=== Recorded information ===
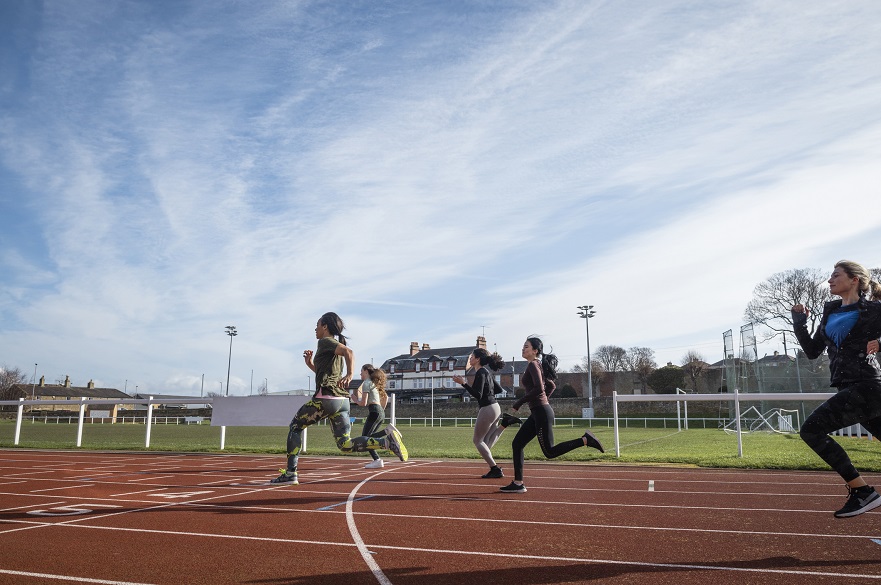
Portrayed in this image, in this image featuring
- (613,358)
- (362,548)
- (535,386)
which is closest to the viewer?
(362,548)

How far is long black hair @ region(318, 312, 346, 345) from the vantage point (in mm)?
8797

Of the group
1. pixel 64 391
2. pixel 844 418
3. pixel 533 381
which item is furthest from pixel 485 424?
pixel 64 391

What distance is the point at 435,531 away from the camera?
19.0ft

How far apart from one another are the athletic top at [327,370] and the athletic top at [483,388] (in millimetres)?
1892

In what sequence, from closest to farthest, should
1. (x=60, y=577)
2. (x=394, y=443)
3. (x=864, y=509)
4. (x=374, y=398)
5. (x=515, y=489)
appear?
1. (x=60, y=577)
2. (x=864, y=509)
3. (x=515, y=489)
4. (x=394, y=443)
5. (x=374, y=398)

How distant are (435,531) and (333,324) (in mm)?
3746

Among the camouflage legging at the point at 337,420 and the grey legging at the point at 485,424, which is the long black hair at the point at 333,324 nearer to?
the camouflage legging at the point at 337,420

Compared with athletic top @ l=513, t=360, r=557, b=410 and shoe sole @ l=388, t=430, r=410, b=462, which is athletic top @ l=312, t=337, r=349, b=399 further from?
athletic top @ l=513, t=360, r=557, b=410

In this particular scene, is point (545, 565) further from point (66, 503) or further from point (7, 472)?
point (7, 472)

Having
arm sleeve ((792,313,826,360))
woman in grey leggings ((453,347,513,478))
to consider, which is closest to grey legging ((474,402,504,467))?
woman in grey leggings ((453,347,513,478))

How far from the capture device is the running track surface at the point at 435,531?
435cm

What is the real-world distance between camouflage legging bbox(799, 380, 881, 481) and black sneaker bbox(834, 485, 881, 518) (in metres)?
0.13

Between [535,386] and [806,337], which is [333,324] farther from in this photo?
[806,337]

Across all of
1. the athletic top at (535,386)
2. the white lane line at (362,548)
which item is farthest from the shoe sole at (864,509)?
the white lane line at (362,548)
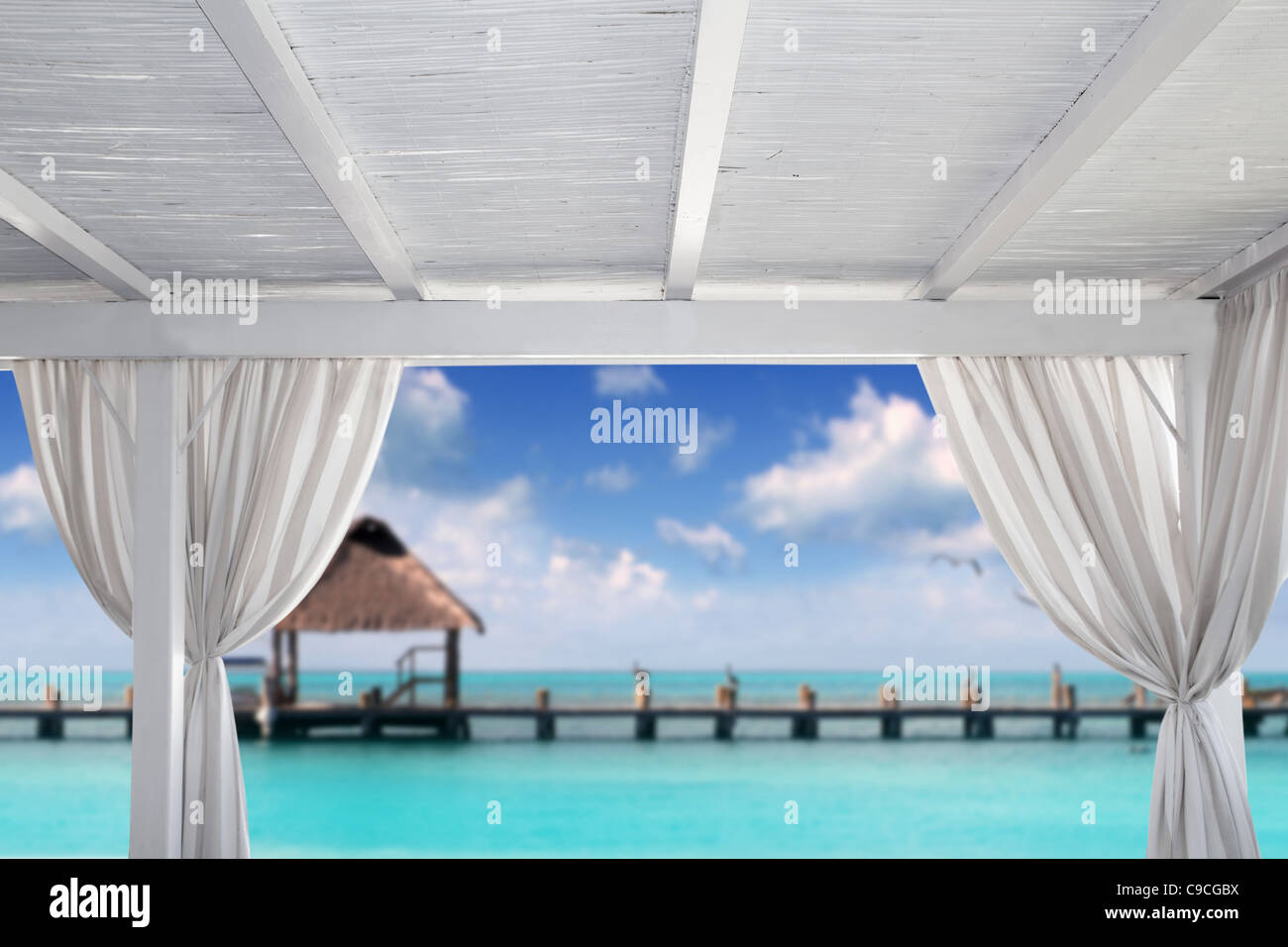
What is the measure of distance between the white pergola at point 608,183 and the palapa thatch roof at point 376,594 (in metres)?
20.6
===
### Task requirements
Convert the records into a two-column CSV with the headers "query" and "reply", one row per record, starting at the line that contains "What is the real-world" and continuing through the end of the records. Place each record's text and its answer in separate quoted fields with line breaks replaced by spaces, and omit the pictures.

### Result of this task
query,reply
"What is the real-world distance between camouflage legging bbox(799, 380, 881, 481) and black sneaker bbox(834, 485, 881, 518) (in metres)?","0.13"
"Between [535,386] and [806,337], which is [333,324] farther from in this photo?","[806,337]"
"Across all of 1. the athletic top at (535,386) 2. the white lane line at (362,548) which item is farthest from the shoe sole at (864,509)?","the white lane line at (362,548)"
"What is the measure of distance between the white pergola at point 608,183 and the palapa thatch roof at point 376,594 (in metres)?","20.6"